Возможно, сегодня Елену Ивановну могли бы обвинить в моральном давлении или даже эмоциональном насилии. И все же трагедии не случилось бы, не появись в жизни Виктора Тамара. На следствии он так и скажет: «Если б не Тамара, ничего этого бы не было». Он влюбился со всей пылкостью юности. Не представлял себе жизни без избранницы, все время хотел быть рядом, уверенный, что только так и сможет быть счастлив. А мать иначе как шлюхой и лентяйкой девушку не называла и вообще всячески чернила. «Мать плевала мне в душу, разрывала мое сердце, — говорил Раскин. — Я попросил защиты у отца, но он категорически отказался меня поддержать. Я пришел к выводу, что между нами возникла непреодолимая пропасть». Когда впервые пришла мысль об убийстве, он наверняка ужаснулся. Но так и не увидел выхода из тупика, который казался ему непреодолимым.

Чтобы оценить ораторское искусство Семена Львовича, процитирую финал его речи: «Виктор Раскин сам не знает, что лучше для него теперь: жить или умереть. Так сказал он врачам-психиатрам, так сказал он и суду. Не знаю этого и я, так как страшна будет его жизнь, если она будет ему оставлена. До конца дней своих он будет отверженным, до конца дней своих будет сгибаться под гнетом вины, которой нет прощения. Но вот что приходит мне на ум. Мы любим своих детей, потому что они наше продолжение, наше бессмертие, умирая, мы продолжаем жить в них. Супруги Раскины убиты, но они продолжают жить в своем сыне. Казнить его — значит, пресечь все, что еще осталось от них на свете. И потому я думаю, что, если бы они могли вымолвить здесь хоть слово, это было бы слово мольбы о сохранении жизни подсудимому Раскину.
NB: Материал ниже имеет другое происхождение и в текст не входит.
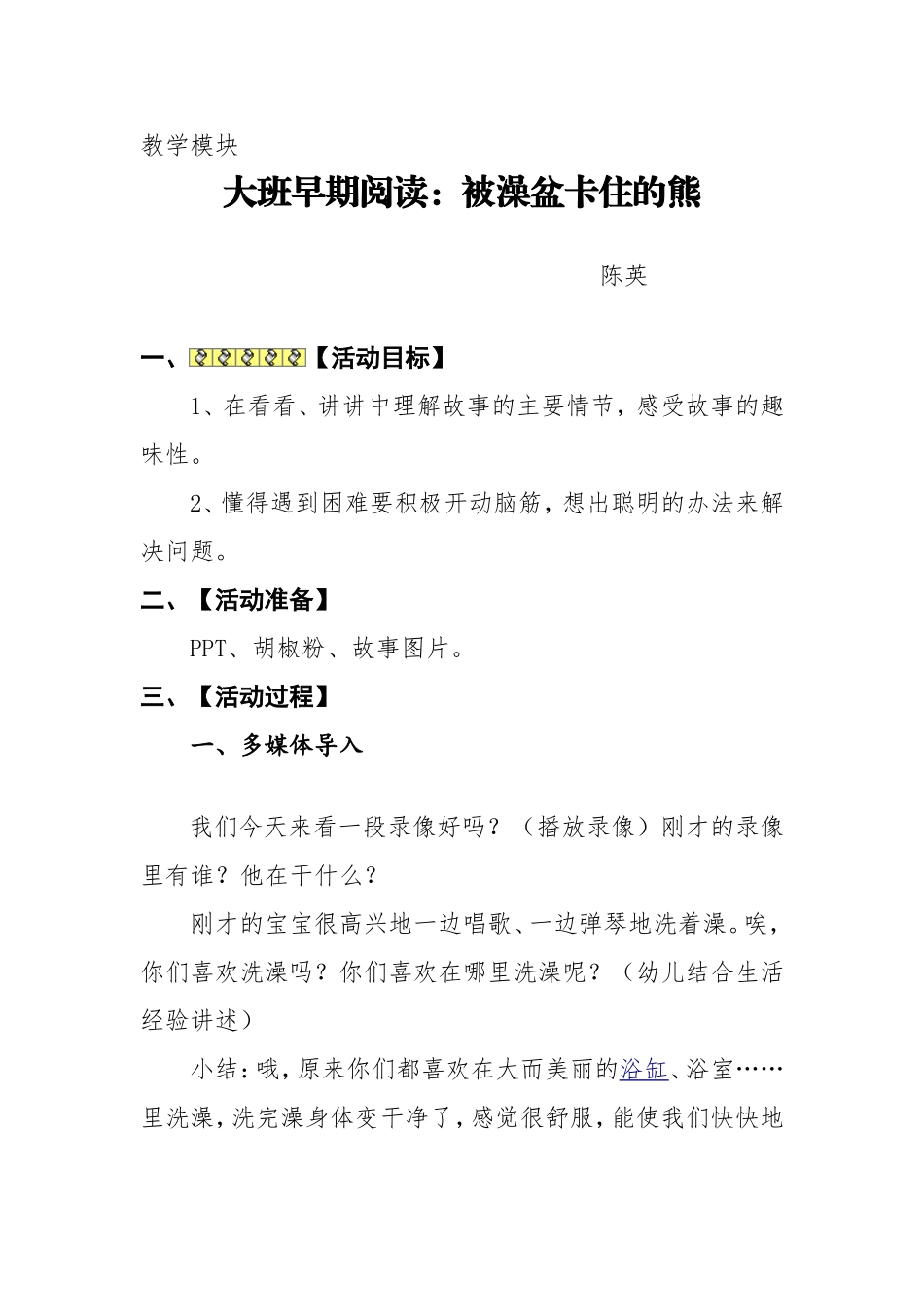 教学模块

大班早期阅读：被澡盆卡住的熊

陈英

一、【活动目标】

1、在看看、讲讲中理解故事的主要情节，感受故事的趣味性。

2、懂得遇到困难要积极开动脑筋，想出聪明的办法来解决问题。

二、【活动准备】

PPT、胡椒粉、故事图片。

三、【活动过程】

一、多媒体导入

我们今天来看一段录像好吗？（播放录像）刚才的录像里有谁？他在干什么？

刚才的宝宝很高兴地一边唱歌、一边弹琴地洗着澡。唉，你们喜欢洗澡吗？你们喜欢在哪里洗澡呢？（幼儿结合生活经验讲述）

小结：哦，原来你们都喜欢在大而美丽的浴缸、浴室……里洗澡，洗完澡身体变干净了，感觉很舒服，能使我们快快地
Потому что это единственный сын их».

Суд согласился с тем, что убийство совершено не по корыстным мотивам, а на почве личных отношений. Однако статья «Убийство с отягчающими обстоятельствами» осталась прежней. И обвинение в том, что преступление совершено с особой жестокостью, никуда не исчезло. Оба подсудимых были приговорены к смертной казни. В 1967-м их расстреляли.
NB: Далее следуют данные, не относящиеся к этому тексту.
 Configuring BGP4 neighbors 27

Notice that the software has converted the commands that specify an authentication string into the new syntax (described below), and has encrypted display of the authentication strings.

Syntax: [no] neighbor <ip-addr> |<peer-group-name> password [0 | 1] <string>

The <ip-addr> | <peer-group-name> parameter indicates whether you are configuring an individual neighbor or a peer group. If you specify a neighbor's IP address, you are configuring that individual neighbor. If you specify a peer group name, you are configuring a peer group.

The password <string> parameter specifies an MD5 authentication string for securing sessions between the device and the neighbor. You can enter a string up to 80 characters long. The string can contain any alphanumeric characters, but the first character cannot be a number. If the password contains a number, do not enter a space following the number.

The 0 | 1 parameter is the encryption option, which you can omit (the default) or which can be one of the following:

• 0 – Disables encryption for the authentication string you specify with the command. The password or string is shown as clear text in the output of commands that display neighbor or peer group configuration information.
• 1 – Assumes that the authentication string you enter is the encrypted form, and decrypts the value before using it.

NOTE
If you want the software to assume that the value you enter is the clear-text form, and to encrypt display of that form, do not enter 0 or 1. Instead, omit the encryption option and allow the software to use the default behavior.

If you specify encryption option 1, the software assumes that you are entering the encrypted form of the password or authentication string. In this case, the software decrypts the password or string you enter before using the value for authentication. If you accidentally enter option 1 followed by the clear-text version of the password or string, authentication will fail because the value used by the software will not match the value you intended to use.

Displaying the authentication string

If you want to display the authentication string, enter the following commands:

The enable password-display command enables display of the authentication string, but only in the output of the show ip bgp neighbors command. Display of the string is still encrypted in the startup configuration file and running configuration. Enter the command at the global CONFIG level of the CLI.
Возможно, кому-то покажется, что роль Семена Львовича Арии в этой истории незначительна, ведь Виктор Раскин получил «высшую меру». Да и как можно было защищать этого инфантильного отморозка? Думаю, с приговором могло сложиться иначе, не будь убитый именно адвокатом. А возвращаясь к сестрам Хачатурян, над которыми, судя по показаниям, издевался отец, вспомню еще одно знаменитое дело. В январе 1876 года богач Станислав Кроненберг был судим за жестокие истязания семилетней дочери. Он ее наказывал: бил по лицу, иногда порол розгами. Донесла на Станислава Леопольдовича прислуга, ему грозило до семи лет ссылки (все нормально было в империи с криминализацией побоев). Кроненберга тоже никто не хотел защищать, адвоката назначил своим решением Санкт-Петербургский окружной суд. Публика была настроена резко против подсудимого, но присяжные его оправдали. Все дело в том, что адвокатом Кроненберга стал знаменитый Владимир Данилович Спасович. Ему за это досталось: набросились все, от Боборыкина до Салтыкова-Щедрина, а Достоевский сделал его прототипом защитника Фетюковича в «Братьях Карамазовых», припечатав: «Русский народ давно уже назвал у нас адвоката — “аблакат — нанятая совесть”». А он, как и Семен Ария почти век спустя, просто честно делал свою работу.